---------- Texto de leitura
Uma das coisas que mais gozo me dá nas minhas viagens periódicas a Lisboa é começar a conhecer determinadas pessoas e saber um pouco delas sem estas sequer suspeitarem. Também eu só dei conta quando, ao pedir um galão num pequeno café em Santa Apolónia, ao meu lado, uma empregada de limpeza loura e alta pedia um café. Foi instantâneo: sorri.
Estávamos em Setembro, eu cansadíssima, descansava um pouco nos bancos desse mesmo recinto do café, à espera da hora do comboio. Ela estava sentada uns bancos à frente e de lado. Eu via-a a três quartos, reparei nela pelas marcas que tinha no corpo, invisíveis porém, de um passado difícil. Segurava um cigarro e contava orgulhosamente à empregada do café que a filha tinha entrado em Psicologia na Universidade de Lisboa, "na pública", dizia com respeito. A filha tinha 25 anos e agora entrava para Psicologia. Estava feliz! O tempo que o cigarro lhe demorava nos lábios não era reflexo algum de nervosismo ou de medo, era de felicidade. Tinha o cabelo apanhado com uma mola atrás da cabeça e tinha acabado de tomar café. Hoje, trazia o cabelo solto e pedia o café quando sorri.
--------------------
---------- Linhas fornecidas
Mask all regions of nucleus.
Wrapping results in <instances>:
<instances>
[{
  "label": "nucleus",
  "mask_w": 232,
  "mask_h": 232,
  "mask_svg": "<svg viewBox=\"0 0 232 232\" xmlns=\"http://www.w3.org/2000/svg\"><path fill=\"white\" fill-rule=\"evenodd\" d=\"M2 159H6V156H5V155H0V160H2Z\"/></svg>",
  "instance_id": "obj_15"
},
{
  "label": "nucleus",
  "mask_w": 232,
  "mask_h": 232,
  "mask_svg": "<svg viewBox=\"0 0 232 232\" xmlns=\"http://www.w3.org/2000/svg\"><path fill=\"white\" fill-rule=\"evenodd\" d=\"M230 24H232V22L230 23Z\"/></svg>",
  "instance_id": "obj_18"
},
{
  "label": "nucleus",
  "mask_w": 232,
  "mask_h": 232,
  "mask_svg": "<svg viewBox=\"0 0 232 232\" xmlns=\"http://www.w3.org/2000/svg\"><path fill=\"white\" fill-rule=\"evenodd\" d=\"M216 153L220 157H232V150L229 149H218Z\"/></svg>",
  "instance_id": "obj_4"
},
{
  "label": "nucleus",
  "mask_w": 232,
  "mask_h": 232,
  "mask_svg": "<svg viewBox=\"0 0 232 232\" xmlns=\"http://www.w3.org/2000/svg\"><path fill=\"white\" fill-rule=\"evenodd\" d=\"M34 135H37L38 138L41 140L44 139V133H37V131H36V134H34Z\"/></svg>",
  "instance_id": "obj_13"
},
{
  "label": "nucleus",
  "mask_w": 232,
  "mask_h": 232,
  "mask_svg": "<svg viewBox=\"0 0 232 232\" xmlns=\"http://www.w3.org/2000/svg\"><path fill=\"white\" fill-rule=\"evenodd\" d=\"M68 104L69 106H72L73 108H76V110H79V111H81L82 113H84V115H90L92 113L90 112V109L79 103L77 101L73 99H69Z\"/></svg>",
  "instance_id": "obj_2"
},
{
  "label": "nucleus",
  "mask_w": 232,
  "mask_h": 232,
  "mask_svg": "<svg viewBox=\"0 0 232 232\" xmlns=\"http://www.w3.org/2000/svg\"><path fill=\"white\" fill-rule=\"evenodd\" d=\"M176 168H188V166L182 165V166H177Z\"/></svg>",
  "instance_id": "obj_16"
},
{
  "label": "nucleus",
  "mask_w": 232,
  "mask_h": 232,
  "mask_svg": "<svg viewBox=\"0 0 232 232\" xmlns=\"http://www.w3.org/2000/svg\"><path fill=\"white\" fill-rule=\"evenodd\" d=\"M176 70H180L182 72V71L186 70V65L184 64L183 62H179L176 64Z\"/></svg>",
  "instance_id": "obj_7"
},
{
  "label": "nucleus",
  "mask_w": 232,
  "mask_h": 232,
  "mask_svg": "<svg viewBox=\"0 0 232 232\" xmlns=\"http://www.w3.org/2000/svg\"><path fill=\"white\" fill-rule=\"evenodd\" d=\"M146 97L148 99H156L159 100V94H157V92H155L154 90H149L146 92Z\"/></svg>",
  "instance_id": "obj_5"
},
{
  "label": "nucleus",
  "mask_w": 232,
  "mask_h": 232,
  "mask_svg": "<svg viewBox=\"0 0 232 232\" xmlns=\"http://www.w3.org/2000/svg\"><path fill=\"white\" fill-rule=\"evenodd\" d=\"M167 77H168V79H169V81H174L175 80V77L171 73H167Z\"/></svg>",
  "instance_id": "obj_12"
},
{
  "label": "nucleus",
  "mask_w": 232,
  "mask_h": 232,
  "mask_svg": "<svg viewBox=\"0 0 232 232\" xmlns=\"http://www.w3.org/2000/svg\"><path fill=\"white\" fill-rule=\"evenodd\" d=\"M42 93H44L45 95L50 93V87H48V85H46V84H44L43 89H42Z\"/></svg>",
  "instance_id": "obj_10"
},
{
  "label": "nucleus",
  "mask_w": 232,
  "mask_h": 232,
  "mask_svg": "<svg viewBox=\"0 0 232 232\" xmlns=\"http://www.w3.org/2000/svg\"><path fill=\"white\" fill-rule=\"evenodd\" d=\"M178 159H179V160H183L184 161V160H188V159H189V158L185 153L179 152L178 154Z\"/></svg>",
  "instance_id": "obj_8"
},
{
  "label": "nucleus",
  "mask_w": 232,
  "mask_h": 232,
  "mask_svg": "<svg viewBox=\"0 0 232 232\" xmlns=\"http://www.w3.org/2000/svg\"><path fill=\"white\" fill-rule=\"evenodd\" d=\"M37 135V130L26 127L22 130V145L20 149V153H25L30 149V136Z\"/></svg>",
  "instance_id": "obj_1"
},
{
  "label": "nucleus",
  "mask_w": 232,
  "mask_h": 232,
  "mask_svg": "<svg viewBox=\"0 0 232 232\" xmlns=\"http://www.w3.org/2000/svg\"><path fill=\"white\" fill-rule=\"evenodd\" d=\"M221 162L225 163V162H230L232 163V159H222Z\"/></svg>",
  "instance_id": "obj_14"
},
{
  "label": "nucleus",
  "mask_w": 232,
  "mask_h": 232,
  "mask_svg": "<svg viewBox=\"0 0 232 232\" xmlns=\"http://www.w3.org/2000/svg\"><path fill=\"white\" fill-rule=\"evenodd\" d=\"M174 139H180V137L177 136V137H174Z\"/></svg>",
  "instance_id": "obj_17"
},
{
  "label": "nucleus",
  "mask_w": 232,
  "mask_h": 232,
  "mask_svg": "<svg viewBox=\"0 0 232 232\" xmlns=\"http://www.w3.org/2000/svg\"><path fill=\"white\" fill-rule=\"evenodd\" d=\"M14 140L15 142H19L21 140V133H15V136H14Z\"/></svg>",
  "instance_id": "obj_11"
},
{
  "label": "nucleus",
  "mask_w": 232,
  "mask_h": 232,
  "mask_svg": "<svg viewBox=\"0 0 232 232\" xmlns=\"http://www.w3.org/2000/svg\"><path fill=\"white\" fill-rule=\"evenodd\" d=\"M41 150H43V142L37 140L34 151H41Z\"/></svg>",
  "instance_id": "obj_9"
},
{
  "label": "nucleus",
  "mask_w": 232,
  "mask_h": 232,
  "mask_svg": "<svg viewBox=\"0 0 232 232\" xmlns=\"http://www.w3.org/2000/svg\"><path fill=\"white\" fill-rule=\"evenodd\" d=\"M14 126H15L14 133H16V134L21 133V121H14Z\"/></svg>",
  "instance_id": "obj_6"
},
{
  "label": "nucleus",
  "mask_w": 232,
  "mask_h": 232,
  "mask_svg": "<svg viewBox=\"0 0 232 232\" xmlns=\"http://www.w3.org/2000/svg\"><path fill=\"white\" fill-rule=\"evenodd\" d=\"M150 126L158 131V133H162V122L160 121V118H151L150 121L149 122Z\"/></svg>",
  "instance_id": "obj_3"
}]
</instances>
--------------------
**Tarefa proposta 1:** Extrai do texto sobre a empregada de limpeza de Santa Apolónia o trecho que começa nas palavras "Estávamos em Setembro, eu" e acaba depois de "café quando sorri.".
**Tarefa proposta 2:** Prossegue o texto sobre a empregada de limpeza de Santa Apolónia a partir do ponto onde ele termina.

**Resposta esperada 1:**
Estávamos em Setembro, eu cansadíssima, descansava um pouco nos bancos desse mesmo recinto do café, à espera da hora do comboio. Ela estava sentada uns bancos à frente e de lado. Eu via-a a três quartos, reparei nela pelas marcas que tinha no corpo, invisíveis porém, de um passado difícil. Segurava um cigarro e contava orgulhosamente à empregada do café que a filha tinha entrado em Psicologia na Universidade de Lisboa, "na pública", dizia com respeito. A filha tinha 25 anos e agora entrava para Psicologia. Estava feliz! O tempo que o cigarro lhe demorava nos lábios não era reflexo algum de nervosismo ou de medo, era de felicidade. Tinha o cabelo apanhado com uma mola atrás da cabeça e tinha acabado de tomar café. Hoje, trazia o cabelo solto e pedia o café quando sorri.

**Resposta esperada 2:**
"Quero um café não muito cheio, mas também não muito curto". Sorri, novamente. Segundos atrás tinha estado eu a pedir o meu galão com uma série de exigências. Volto ao início. Começo a construir uma série de histórias sobre várias pessoas de Lisboa. Uma das coisas que mais aprecio no meu dia a dia em Coimbra (apesar de vários amigos não compreenderem esta minha obsessão por uma certa decadência a que a cidade está inerente) é esse sentido de pertença que comungo com a cidade e com as pessoas. Gosto de andar pela baixa, pela praça, pela Universidade e sentir que conheço alguém, que alguém me encontrará subita e inesperadamente e me coloca ali. Em Coimbra, custa-me estar num café sentada sozinha. Em Lisboa, não. Sou exterior, assumo-me como exterior e nem mesmo quando aí vivi me senti menos exterior. No dia em que me despedi de Barcelona, há três anos e meio atrás, ia comprar o pão e era cedíssimo, as ruas ainda estavam muito calmas, e naquele percurso que já me era familiar e comum, pensava como me tinha enganado em relação à felicidade numa cidade como aquela. Adoro-a. Mas lembro-me de apontar algures numa folha solta que não era a cidade, cidade alguma!, que determinava a felicidade no tempo e no espaço. Andava, por aquela altura, envolta nos meus pensamentos acerca da felicidade no (e pelo) espaço e no (e pelo) tempo. Despedia-me da cidade com esse pensamento na mente. Regressava ao lugar em que me sentia presente.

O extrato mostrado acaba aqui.